*** Stored data
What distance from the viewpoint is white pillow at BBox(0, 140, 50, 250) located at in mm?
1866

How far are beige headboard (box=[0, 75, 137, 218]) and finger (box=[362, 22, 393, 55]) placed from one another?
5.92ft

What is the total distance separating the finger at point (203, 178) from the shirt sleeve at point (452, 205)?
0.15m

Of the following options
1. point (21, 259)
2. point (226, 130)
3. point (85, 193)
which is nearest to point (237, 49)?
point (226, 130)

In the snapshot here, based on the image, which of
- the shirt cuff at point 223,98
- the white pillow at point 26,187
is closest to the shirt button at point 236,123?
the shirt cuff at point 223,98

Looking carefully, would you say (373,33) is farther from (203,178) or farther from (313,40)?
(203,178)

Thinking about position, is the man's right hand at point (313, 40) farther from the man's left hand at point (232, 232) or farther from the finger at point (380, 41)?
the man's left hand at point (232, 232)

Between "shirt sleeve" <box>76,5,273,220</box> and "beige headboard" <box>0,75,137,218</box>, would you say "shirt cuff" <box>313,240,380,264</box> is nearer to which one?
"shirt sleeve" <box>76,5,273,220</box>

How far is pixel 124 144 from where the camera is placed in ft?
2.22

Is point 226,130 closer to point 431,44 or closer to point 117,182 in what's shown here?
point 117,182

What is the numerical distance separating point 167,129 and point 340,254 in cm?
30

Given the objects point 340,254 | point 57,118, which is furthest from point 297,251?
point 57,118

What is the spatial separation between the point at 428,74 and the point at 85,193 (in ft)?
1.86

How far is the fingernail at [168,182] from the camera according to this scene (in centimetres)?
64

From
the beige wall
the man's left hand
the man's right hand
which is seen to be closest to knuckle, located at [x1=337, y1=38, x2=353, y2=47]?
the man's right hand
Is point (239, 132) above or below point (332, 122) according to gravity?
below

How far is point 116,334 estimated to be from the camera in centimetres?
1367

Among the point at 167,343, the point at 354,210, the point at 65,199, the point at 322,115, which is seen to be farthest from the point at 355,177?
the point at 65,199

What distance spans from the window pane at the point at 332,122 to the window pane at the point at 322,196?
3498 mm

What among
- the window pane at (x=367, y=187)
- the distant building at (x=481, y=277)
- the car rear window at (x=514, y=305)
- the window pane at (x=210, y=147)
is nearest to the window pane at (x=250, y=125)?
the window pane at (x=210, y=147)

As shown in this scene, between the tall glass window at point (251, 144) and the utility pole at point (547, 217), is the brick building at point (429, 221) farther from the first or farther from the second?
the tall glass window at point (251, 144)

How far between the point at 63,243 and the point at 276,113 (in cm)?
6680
******
**Objective:** Rewrite all of the material above, changing every "beige headboard" to "wooden headboard" and leaving the rest untouched.

**Right answer:**
What distance from the viewpoint is white pillow at BBox(0, 140, 50, 250) located at in mm?
1866

How far are wooden headboard (box=[0, 75, 137, 218]) and finger (box=[362, 22, 393, 55]) placed from one another?
5.92ft

What is the total distance separating the finger at point (203, 178) from the shirt sleeve at point (452, 205)?
0.15m

Of the following options
1. point (21, 259)
2. point (226, 130)
3. point (85, 193)
which is nearest to point (237, 49)?
point (226, 130)

In the snapshot here, based on the image, which of
- the shirt cuff at point 223,98
- the white pillow at point 26,187
is closest to the shirt button at point 236,123?
the shirt cuff at point 223,98

Looking carefully, would you say (373,33) is farther from (203,178) or farther from (313,40)?
(203,178)

Thinking about position, is the man's right hand at point (313, 40) farther from the man's left hand at point (232, 232) or farther from the finger at point (380, 41)?
the man's left hand at point (232, 232)

Between "shirt sleeve" <box>76,5,273,220</box> and "wooden headboard" <box>0,75,137,218</box>, would you say "shirt cuff" <box>313,240,380,264</box> is nearer to which one?
"shirt sleeve" <box>76,5,273,220</box>

How far is pixel 124 144 from where the camera is placed in ft?
2.22

Is point 226,130 closer to point 431,44 or closer to point 117,182 in what's shown here?
point 117,182

What is the numerical distance separating point 167,129 and point 340,254 in cm?
30

Given the objects point 340,254 | point 57,118, which is furthest from point 297,251?
point 57,118

What is the spatial separation between the point at 428,74 and the point at 85,193 (in ft)?
1.86

How far is the fingernail at [168,182] from the camera according to this scene (in centimetres)?
64

From
the beige wall
the man's left hand
the man's right hand
which is seen to be closest to knuckle, located at [x1=337, y1=38, x2=353, y2=47]?
the man's right hand
Is point (239, 132) above or below point (332, 122) according to gravity?
below

How far is point 116,334 estimated to be from the camera in centimetres?
1367

Among the point at 167,343, the point at 354,210, the point at 65,199, the point at 322,115, which is seen to be farthest from the point at 355,177?
the point at 65,199

What distance spans from the window pane at the point at 332,122 to the window pane at the point at 322,196?
3498 mm

What among
- the window pane at (x=367, y=187)
- the distant building at (x=481, y=277)
- the car rear window at (x=514, y=305)
- the window pane at (x=210, y=147)
is nearest to the window pane at (x=250, y=125)?
the window pane at (x=210, y=147)

As shown in this scene, between the tall glass window at point (251, 144) and the utility pole at point (547, 217), is the brick building at point (429, 221) farther from the first or farther from the second?
the tall glass window at point (251, 144)

How far between the point at 63,243 and the point at 276,113 (in cm)?
6680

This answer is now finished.